**PASSAGE PROVIDED:**
•••••
1. Field of the Invention
The present invention relates to fireplaces and, in particular, to direct vent gas fireplaces.
2. Description of the Related Art
Gas fireplaces of conventional design typically utilize a source of combustion air from the room being heated. This lowers the efficiency of the gas fireplace because a portion of the heated air in the room is drawn into the combustion chamber and exhausted up the chimney. It is known to provide separate ducting from the outside ambient environment to the combustion chamber to increase the efficiency of the fireplace. The ducted air provides a source of oxygen for combustion in the combustion chamber and decreases the amount of air from the room being heated which is exhausted up the chimney. Such ducting, however, requires additional materials and labor to install.
It is also known in the art to utilize concentric flue pipes to exhaust combustion products to the outside environment and supply combustion air from the outside environment. Such fireplaces are termed "direct vent" fireplaces and are disclosed, for example, in U.S. Pat. Nos. 4,793,322 (Shimek I) and U.S. Pat. No. 4,909,227 (Rieger). A direct vent fireplace has the advantage of utilizing a common concentric flue pipe assembly to both exhaust combustion products from and supply combustion air to the combustion chamber. Moreover, only a single opening need be cut through an exterior wall of a house to accommodate the concentric flue pipe assembly.
•••••
**DATASET EXTRACT:**
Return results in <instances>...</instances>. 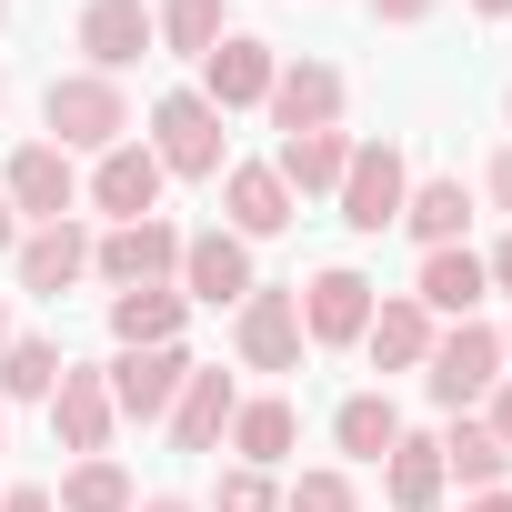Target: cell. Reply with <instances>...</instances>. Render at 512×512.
Here are the masks:
<instances>
[{"mask_svg":"<svg viewBox=\"0 0 512 512\" xmlns=\"http://www.w3.org/2000/svg\"><path fill=\"white\" fill-rule=\"evenodd\" d=\"M41 121H51V151H111V141H131V101L101 71H61L41 91Z\"/></svg>","mask_w":512,"mask_h":512,"instance_id":"1","label":"cell"},{"mask_svg":"<svg viewBox=\"0 0 512 512\" xmlns=\"http://www.w3.org/2000/svg\"><path fill=\"white\" fill-rule=\"evenodd\" d=\"M151 161L171 181H221V111L201 91H161L151 101Z\"/></svg>","mask_w":512,"mask_h":512,"instance_id":"2","label":"cell"},{"mask_svg":"<svg viewBox=\"0 0 512 512\" xmlns=\"http://www.w3.org/2000/svg\"><path fill=\"white\" fill-rule=\"evenodd\" d=\"M492 382H502V332H492V322H452V332H432L422 392H432L442 412H472Z\"/></svg>","mask_w":512,"mask_h":512,"instance_id":"3","label":"cell"},{"mask_svg":"<svg viewBox=\"0 0 512 512\" xmlns=\"http://www.w3.org/2000/svg\"><path fill=\"white\" fill-rule=\"evenodd\" d=\"M91 272L111 282V292H151V282H181V231L151 211V221H111L101 241H91Z\"/></svg>","mask_w":512,"mask_h":512,"instance_id":"4","label":"cell"},{"mask_svg":"<svg viewBox=\"0 0 512 512\" xmlns=\"http://www.w3.org/2000/svg\"><path fill=\"white\" fill-rule=\"evenodd\" d=\"M231 352L251 372H302V292L292 282H251V302L231 312Z\"/></svg>","mask_w":512,"mask_h":512,"instance_id":"5","label":"cell"},{"mask_svg":"<svg viewBox=\"0 0 512 512\" xmlns=\"http://www.w3.org/2000/svg\"><path fill=\"white\" fill-rule=\"evenodd\" d=\"M342 221L352 231H392L402 221V201H412V161L392 151V141H352V171H342Z\"/></svg>","mask_w":512,"mask_h":512,"instance_id":"6","label":"cell"},{"mask_svg":"<svg viewBox=\"0 0 512 512\" xmlns=\"http://www.w3.org/2000/svg\"><path fill=\"white\" fill-rule=\"evenodd\" d=\"M272 71H282V51L272 41H251V31H221L211 51H201V101L231 121V111H262L272 101Z\"/></svg>","mask_w":512,"mask_h":512,"instance_id":"7","label":"cell"},{"mask_svg":"<svg viewBox=\"0 0 512 512\" xmlns=\"http://www.w3.org/2000/svg\"><path fill=\"white\" fill-rule=\"evenodd\" d=\"M101 382H111V412H121V422H171V402H181V382H191V352H181V342H151V352H121Z\"/></svg>","mask_w":512,"mask_h":512,"instance_id":"8","label":"cell"},{"mask_svg":"<svg viewBox=\"0 0 512 512\" xmlns=\"http://www.w3.org/2000/svg\"><path fill=\"white\" fill-rule=\"evenodd\" d=\"M181 302H251V241L241 231H181Z\"/></svg>","mask_w":512,"mask_h":512,"instance_id":"9","label":"cell"},{"mask_svg":"<svg viewBox=\"0 0 512 512\" xmlns=\"http://www.w3.org/2000/svg\"><path fill=\"white\" fill-rule=\"evenodd\" d=\"M0 201H11L31 231H41V221H71V201H81V171H71V151H51V141H21V151H11V181H0Z\"/></svg>","mask_w":512,"mask_h":512,"instance_id":"10","label":"cell"},{"mask_svg":"<svg viewBox=\"0 0 512 512\" xmlns=\"http://www.w3.org/2000/svg\"><path fill=\"white\" fill-rule=\"evenodd\" d=\"M262 111L282 121V141H292V131H342V71H332V61H282Z\"/></svg>","mask_w":512,"mask_h":512,"instance_id":"11","label":"cell"},{"mask_svg":"<svg viewBox=\"0 0 512 512\" xmlns=\"http://www.w3.org/2000/svg\"><path fill=\"white\" fill-rule=\"evenodd\" d=\"M292 292H302V342H362L372 282H362L352 262H332V272H312V282H292Z\"/></svg>","mask_w":512,"mask_h":512,"instance_id":"12","label":"cell"},{"mask_svg":"<svg viewBox=\"0 0 512 512\" xmlns=\"http://www.w3.org/2000/svg\"><path fill=\"white\" fill-rule=\"evenodd\" d=\"M111 422H121V412H111V382H101L91 362H61V392H51V432H61V452H81V462L111 452Z\"/></svg>","mask_w":512,"mask_h":512,"instance_id":"13","label":"cell"},{"mask_svg":"<svg viewBox=\"0 0 512 512\" xmlns=\"http://www.w3.org/2000/svg\"><path fill=\"white\" fill-rule=\"evenodd\" d=\"M221 211H231V231L241 241H272V231H292V191H282V171L272 161H221Z\"/></svg>","mask_w":512,"mask_h":512,"instance_id":"14","label":"cell"},{"mask_svg":"<svg viewBox=\"0 0 512 512\" xmlns=\"http://www.w3.org/2000/svg\"><path fill=\"white\" fill-rule=\"evenodd\" d=\"M11 272H21V292H41V302H61L81 272H91V231L81 221H41V231H21V251H11Z\"/></svg>","mask_w":512,"mask_h":512,"instance_id":"15","label":"cell"},{"mask_svg":"<svg viewBox=\"0 0 512 512\" xmlns=\"http://www.w3.org/2000/svg\"><path fill=\"white\" fill-rule=\"evenodd\" d=\"M81 51H91V71H101V81H121L131 61H151V51H161V31H151L141 0H91V11H81Z\"/></svg>","mask_w":512,"mask_h":512,"instance_id":"16","label":"cell"},{"mask_svg":"<svg viewBox=\"0 0 512 512\" xmlns=\"http://www.w3.org/2000/svg\"><path fill=\"white\" fill-rule=\"evenodd\" d=\"M161 181H171V171L151 161V141H111L101 171H91V201H101L111 221H151V211H161Z\"/></svg>","mask_w":512,"mask_h":512,"instance_id":"17","label":"cell"},{"mask_svg":"<svg viewBox=\"0 0 512 512\" xmlns=\"http://www.w3.org/2000/svg\"><path fill=\"white\" fill-rule=\"evenodd\" d=\"M362 352H372L382 372H422V362H432V312H422L412 292L372 302V322H362Z\"/></svg>","mask_w":512,"mask_h":512,"instance_id":"18","label":"cell"},{"mask_svg":"<svg viewBox=\"0 0 512 512\" xmlns=\"http://www.w3.org/2000/svg\"><path fill=\"white\" fill-rule=\"evenodd\" d=\"M492 292V272H482V251H422V282H412V302L422 312H452V322H472V302Z\"/></svg>","mask_w":512,"mask_h":512,"instance_id":"19","label":"cell"},{"mask_svg":"<svg viewBox=\"0 0 512 512\" xmlns=\"http://www.w3.org/2000/svg\"><path fill=\"white\" fill-rule=\"evenodd\" d=\"M181 322H191V302H181L171 282H151V292H111V342H121V352L181 342Z\"/></svg>","mask_w":512,"mask_h":512,"instance_id":"20","label":"cell"},{"mask_svg":"<svg viewBox=\"0 0 512 512\" xmlns=\"http://www.w3.org/2000/svg\"><path fill=\"white\" fill-rule=\"evenodd\" d=\"M231 412H241L231 372H191V382H181V402H171V442H181V452H211V442L231 432Z\"/></svg>","mask_w":512,"mask_h":512,"instance_id":"21","label":"cell"},{"mask_svg":"<svg viewBox=\"0 0 512 512\" xmlns=\"http://www.w3.org/2000/svg\"><path fill=\"white\" fill-rule=\"evenodd\" d=\"M382 482H392V512H432V502L452 492V472H442V442H432V432H402V442L382 452Z\"/></svg>","mask_w":512,"mask_h":512,"instance_id":"22","label":"cell"},{"mask_svg":"<svg viewBox=\"0 0 512 512\" xmlns=\"http://www.w3.org/2000/svg\"><path fill=\"white\" fill-rule=\"evenodd\" d=\"M292 442H302V412H292L282 392H262V402H241V412H231V452H241L251 472L292 462Z\"/></svg>","mask_w":512,"mask_h":512,"instance_id":"23","label":"cell"},{"mask_svg":"<svg viewBox=\"0 0 512 512\" xmlns=\"http://www.w3.org/2000/svg\"><path fill=\"white\" fill-rule=\"evenodd\" d=\"M272 171H282V191H292V201H302V191H342V171H352V141H342V131H292Z\"/></svg>","mask_w":512,"mask_h":512,"instance_id":"24","label":"cell"},{"mask_svg":"<svg viewBox=\"0 0 512 512\" xmlns=\"http://www.w3.org/2000/svg\"><path fill=\"white\" fill-rule=\"evenodd\" d=\"M442 472H452L462 492H502V472H512V452L492 442V422H472V412H452V432H442Z\"/></svg>","mask_w":512,"mask_h":512,"instance_id":"25","label":"cell"},{"mask_svg":"<svg viewBox=\"0 0 512 512\" xmlns=\"http://www.w3.org/2000/svg\"><path fill=\"white\" fill-rule=\"evenodd\" d=\"M462 221H472V191H462V181H412L402 231H412L422 251H452V241H462Z\"/></svg>","mask_w":512,"mask_h":512,"instance_id":"26","label":"cell"},{"mask_svg":"<svg viewBox=\"0 0 512 512\" xmlns=\"http://www.w3.org/2000/svg\"><path fill=\"white\" fill-rule=\"evenodd\" d=\"M332 442H342L352 462H382V452L402 442V412H392V392H352V402L332 412Z\"/></svg>","mask_w":512,"mask_h":512,"instance_id":"27","label":"cell"},{"mask_svg":"<svg viewBox=\"0 0 512 512\" xmlns=\"http://www.w3.org/2000/svg\"><path fill=\"white\" fill-rule=\"evenodd\" d=\"M61 392V342L21 332V342H0V402H51Z\"/></svg>","mask_w":512,"mask_h":512,"instance_id":"28","label":"cell"},{"mask_svg":"<svg viewBox=\"0 0 512 512\" xmlns=\"http://www.w3.org/2000/svg\"><path fill=\"white\" fill-rule=\"evenodd\" d=\"M51 502H61V512H131L141 492H131V472H121L111 452H91V462H81V472H71V482H61Z\"/></svg>","mask_w":512,"mask_h":512,"instance_id":"29","label":"cell"},{"mask_svg":"<svg viewBox=\"0 0 512 512\" xmlns=\"http://www.w3.org/2000/svg\"><path fill=\"white\" fill-rule=\"evenodd\" d=\"M151 31H161V51L201 61V51L221 41V0H161V11H151Z\"/></svg>","mask_w":512,"mask_h":512,"instance_id":"30","label":"cell"},{"mask_svg":"<svg viewBox=\"0 0 512 512\" xmlns=\"http://www.w3.org/2000/svg\"><path fill=\"white\" fill-rule=\"evenodd\" d=\"M211 512H282V482L251 472V462H231V472L211 482Z\"/></svg>","mask_w":512,"mask_h":512,"instance_id":"31","label":"cell"},{"mask_svg":"<svg viewBox=\"0 0 512 512\" xmlns=\"http://www.w3.org/2000/svg\"><path fill=\"white\" fill-rule=\"evenodd\" d=\"M282 512H362V502H352V472H302L282 482Z\"/></svg>","mask_w":512,"mask_h":512,"instance_id":"32","label":"cell"},{"mask_svg":"<svg viewBox=\"0 0 512 512\" xmlns=\"http://www.w3.org/2000/svg\"><path fill=\"white\" fill-rule=\"evenodd\" d=\"M482 191H492V211H512V141L492 151V171H482Z\"/></svg>","mask_w":512,"mask_h":512,"instance_id":"33","label":"cell"},{"mask_svg":"<svg viewBox=\"0 0 512 512\" xmlns=\"http://www.w3.org/2000/svg\"><path fill=\"white\" fill-rule=\"evenodd\" d=\"M372 11H382L392 31H412V21H432V11H442V0H372Z\"/></svg>","mask_w":512,"mask_h":512,"instance_id":"34","label":"cell"},{"mask_svg":"<svg viewBox=\"0 0 512 512\" xmlns=\"http://www.w3.org/2000/svg\"><path fill=\"white\" fill-rule=\"evenodd\" d=\"M482 422H492V442L512 452V382H492V412H482Z\"/></svg>","mask_w":512,"mask_h":512,"instance_id":"35","label":"cell"},{"mask_svg":"<svg viewBox=\"0 0 512 512\" xmlns=\"http://www.w3.org/2000/svg\"><path fill=\"white\" fill-rule=\"evenodd\" d=\"M0 512H61V502H51L41 482H21V492H0Z\"/></svg>","mask_w":512,"mask_h":512,"instance_id":"36","label":"cell"},{"mask_svg":"<svg viewBox=\"0 0 512 512\" xmlns=\"http://www.w3.org/2000/svg\"><path fill=\"white\" fill-rule=\"evenodd\" d=\"M482 272H492V292H512V231L492 241V262H482Z\"/></svg>","mask_w":512,"mask_h":512,"instance_id":"37","label":"cell"},{"mask_svg":"<svg viewBox=\"0 0 512 512\" xmlns=\"http://www.w3.org/2000/svg\"><path fill=\"white\" fill-rule=\"evenodd\" d=\"M11 251H21V211H11V201H0V262H11Z\"/></svg>","mask_w":512,"mask_h":512,"instance_id":"38","label":"cell"},{"mask_svg":"<svg viewBox=\"0 0 512 512\" xmlns=\"http://www.w3.org/2000/svg\"><path fill=\"white\" fill-rule=\"evenodd\" d=\"M131 512H201V502H181V492H151V502H131Z\"/></svg>","mask_w":512,"mask_h":512,"instance_id":"39","label":"cell"},{"mask_svg":"<svg viewBox=\"0 0 512 512\" xmlns=\"http://www.w3.org/2000/svg\"><path fill=\"white\" fill-rule=\"evenodd\" d=\"M462 512H512V492H472V502H462Z\"/></svg>","mask_w":512,"mask_h":512,"instance_id":"40","label":"cell"},{"mask_svg":"<svg viewBox=\"0 0 512 512\" xmlns=\"http://www.w3.org/2000/svg\"><path fill=\"white\" fill-rule=\"evenodd\" d=\"M472 11H482V21H512V0H472Z\"/></svg>","mask_w":512,"mask_h":512,"instance_id":"41","label":"cell"},{"mask_svg":"<svg viewBox=\"0 0 512 512\" xmlns=\"http://www.w3.org/2000/svg\"><path fill=\"white\" fill-rule=\"evenodd\" d=\"M0 342H11V312H0Z\"/></svg>","mask_w":512,"mask_h":512,"instance_id":"42","label":"cell"},{"mask_svg":"<svg viewBox=\"0 0 512 512\" xmlns=\"http://www.w3.org/2000/svg\"><path fill=\"white\" fill-rule=\"evenodd\" d=\"M502 362H512V332H502Z\"/></svg>","mask_w":512,"mask_h":512,"instance_id":"43","label":"cell"},{"mask_svg":"<svg viewBox=\"0 0 512 512\" xmlns=\"http://www.w3.org/2000/svg\"><path fill=\"white\" fill-rule=\"evenodd\" d=\"M0 21H11V0H0Z\"/></svg>","mask_w":512,"mask_h":512,"instance_id":"44","label":"cell"},{"mask_svg":"<svg viewBox=\"0 0 512 512\" xmlns=\"http://www.w3.org/2000/svg\"><path fill=\"white\" fill-rule=\"evenodd\" d=\"M0 422H11V402H0Z\"/></svg>","mask_w":512,"mask_h":512,"instance_id":"45","label":"cell"},{"mask_svg":"<svg viewBox=\"0 0 512 512\" xmlns=\"http://www.w3.org/2000/svg\"><path fill=\"white\" fill-rule=\"evenodd\" d=\"M502 111H512V101H502Z\"/></svg>","mask_w":512,"mask_h":512,"instance_id":"46","label":"cell"}]
</instances>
•••••
**TO-DO LIST:**
1) Using the passage on gas fireplaces, decide whether each statement agrees with it. Answer yes or no, and quote the exact words that settle it.
(a) Gas fireplaces of conventional design typically take combustion air from the room being heated.
(b) Separate ducting from the outside to the combustion chamber needs no extra materials or labor to install.
(c) A direct vent fireplace requires two openings to be cut through an exterior wall of a house.
2) Answer these questions from the passage on gas fireplaces:
(a) What kind of fireplace does the invention relate to in particular?
(b) What kind of flue pipes do direct vent fireplaces use?
(c) Which U.S. patent numbers are given as examples of direct vent fireplaces?
The listing is separate material and has nothing to do with the passage on gas fireplaces.

**CORRECT ANSWERS:**
1)
(a) Yes: "Gas fireplaces of conventional design typically utilize a source of combustion air from the room being heated."
(b) No: "Such ducting, however, requires additional materials and labor to install."
(c) No: "only a single opening need be cut through an exterior wall of a house to accommodate the concentric flue pipe assembly."

2)
(a) Direct vent gas fireplaces.
(b) Concentric flue pipes.
(c) U.S. Pat. Nos. 4,793,322 (Shimek I) and 4,909,227 (Rieger).